§ Collected material
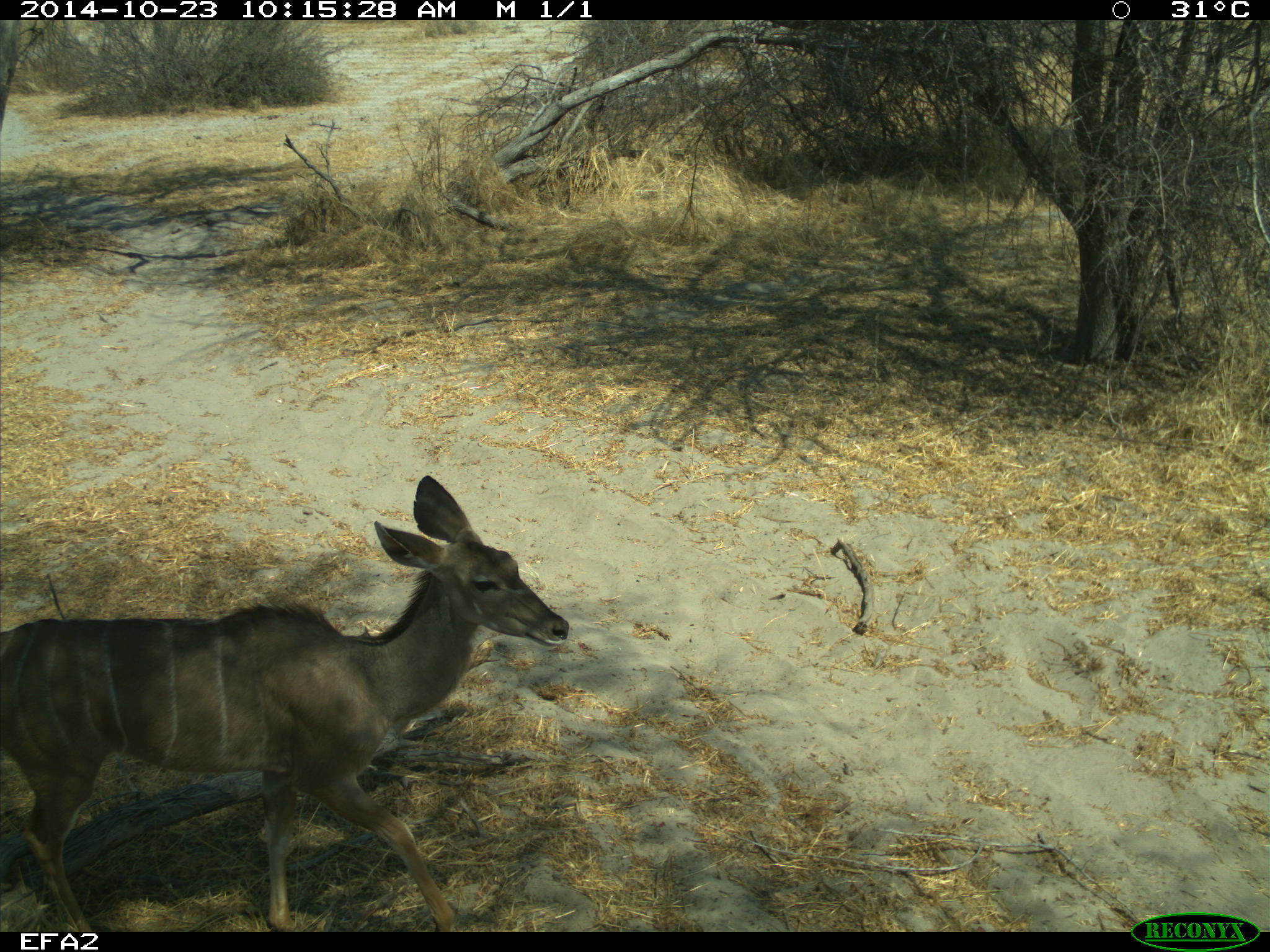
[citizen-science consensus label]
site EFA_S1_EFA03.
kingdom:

§ Assignment
Give back the full listing exactly as written, only without its pictures.

§ Task solution
[citizen-science consensus label]
site EFA_S1_EFA03.
kingdom:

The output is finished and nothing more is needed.